### TEXTE PROPOSÉ
----------

C’était un bonhomme aux manières insinuantes, dont la main gluante fondait dans la vôtre, lorsqu’il vous la donnait à serrer.

Comme de juste, il ne tarda pas à prêcher l’individualisme, le cambriolage : la reprise individuelle, comme ils appelaient ça. Il fut un des rédacteurs les plus assidus du journal de Libertad, L’Anarchie. Il y développa ces théories en y ajoutant que, « si c’est de votre intérêt d’être policier, vous avez parfaitement le droit d’être mouchard », — vous êtes orfèvre, M. Josse ! — et cela sans émouvoir en rien les lecteurs de L’Anarchie qui, du reste, en avalaient bien d’autres.

Plus tard, Libertad étant mort, Armand dirigea le journal. Là, des cambrioleurs, des faux monnayeurs préparaient leurs « petites combines », se partageaient le produit de leurs opérations. Cela au vu et au su de la police : car, souvent, on lisait dans les quotidiens : « Hier, on a arrêté une bande de cambrioleurs dont les membres étaient des habitués du journal L’Anarchie ». Ou bien, pour varier : « La police vient de mettre la main sur une bande de faux monnayeurs qui avaient pour habitude de se rencontrer dans les locaux du journal L’Anarchie ». Et ainsi de suite, Armand — pas plus du reste que ceux qui le précédèrent ou lui succédèrent à ce journal — ne fut jamais très inquiété.

----------

### EXTRAIT DES DONNÉES
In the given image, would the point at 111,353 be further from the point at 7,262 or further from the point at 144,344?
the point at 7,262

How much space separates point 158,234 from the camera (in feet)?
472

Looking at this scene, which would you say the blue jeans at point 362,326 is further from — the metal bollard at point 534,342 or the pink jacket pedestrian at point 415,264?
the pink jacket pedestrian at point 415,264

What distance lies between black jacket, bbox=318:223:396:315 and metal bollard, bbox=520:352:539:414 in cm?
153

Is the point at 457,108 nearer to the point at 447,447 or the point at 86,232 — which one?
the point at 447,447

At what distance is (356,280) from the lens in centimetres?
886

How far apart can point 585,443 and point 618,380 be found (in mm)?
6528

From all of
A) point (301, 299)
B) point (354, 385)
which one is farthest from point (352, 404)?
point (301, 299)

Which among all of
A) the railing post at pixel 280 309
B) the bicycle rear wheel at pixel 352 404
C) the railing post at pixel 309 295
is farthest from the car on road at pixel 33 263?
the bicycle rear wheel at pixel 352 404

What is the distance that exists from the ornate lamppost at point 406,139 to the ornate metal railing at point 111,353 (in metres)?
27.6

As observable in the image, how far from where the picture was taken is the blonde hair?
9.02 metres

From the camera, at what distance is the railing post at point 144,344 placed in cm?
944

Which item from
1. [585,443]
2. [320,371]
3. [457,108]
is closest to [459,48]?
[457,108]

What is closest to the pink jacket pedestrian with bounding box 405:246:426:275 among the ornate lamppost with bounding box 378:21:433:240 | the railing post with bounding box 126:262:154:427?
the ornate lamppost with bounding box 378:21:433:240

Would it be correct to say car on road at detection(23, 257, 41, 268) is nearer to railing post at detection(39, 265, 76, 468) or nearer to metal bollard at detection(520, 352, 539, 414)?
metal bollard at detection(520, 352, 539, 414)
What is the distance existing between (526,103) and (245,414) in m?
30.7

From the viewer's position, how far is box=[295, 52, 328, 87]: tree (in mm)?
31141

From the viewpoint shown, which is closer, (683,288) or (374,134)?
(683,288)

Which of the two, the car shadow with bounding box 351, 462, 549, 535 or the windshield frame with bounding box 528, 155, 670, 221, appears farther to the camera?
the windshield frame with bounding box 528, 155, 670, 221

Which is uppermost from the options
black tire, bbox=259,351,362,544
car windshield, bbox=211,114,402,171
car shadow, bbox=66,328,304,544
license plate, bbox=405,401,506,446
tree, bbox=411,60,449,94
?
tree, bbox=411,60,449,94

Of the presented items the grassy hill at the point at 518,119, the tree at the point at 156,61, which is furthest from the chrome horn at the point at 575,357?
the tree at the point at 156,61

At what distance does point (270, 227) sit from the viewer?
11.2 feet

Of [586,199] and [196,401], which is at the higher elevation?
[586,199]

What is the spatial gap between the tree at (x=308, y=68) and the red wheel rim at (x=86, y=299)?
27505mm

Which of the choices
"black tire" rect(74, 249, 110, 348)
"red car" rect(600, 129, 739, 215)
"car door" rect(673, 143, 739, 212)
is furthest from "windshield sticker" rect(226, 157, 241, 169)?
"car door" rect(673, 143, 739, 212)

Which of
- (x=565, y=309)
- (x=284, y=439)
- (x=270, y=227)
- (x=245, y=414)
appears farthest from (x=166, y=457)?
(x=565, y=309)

----------

### EXERCICES ÉCRITS
a: Indiquez si chacune des affirmations suivantes concorde avec le texte proposé, en répondant par oui ou par non et en citant les mots décisifs de ce texte : (i) Armand prit la direction de L’Anarchie après la mort de Libertad ; (ii) les lecteurs de L’Anarchie furent indignés par l’idée qu’on avait le droit d’être mouchard ; (iii) Armand fut souvent inquiété par la police.
b: Comptez les lignes des enregistrements qui contiennent la chaîne « metal », en tenant compte de la casse, et donnez uniquement ce nombre.

### RÉSULTATS
a:
(i) Oui : « Plus tard, Libertad étant mort, Armand dirigea le journal. »
(ii) Non : « et cela sans émouvoir en rien les lecteurs de L’Anarchie »
(iii) Non : « ne fut jamais très inquiété »

b: 5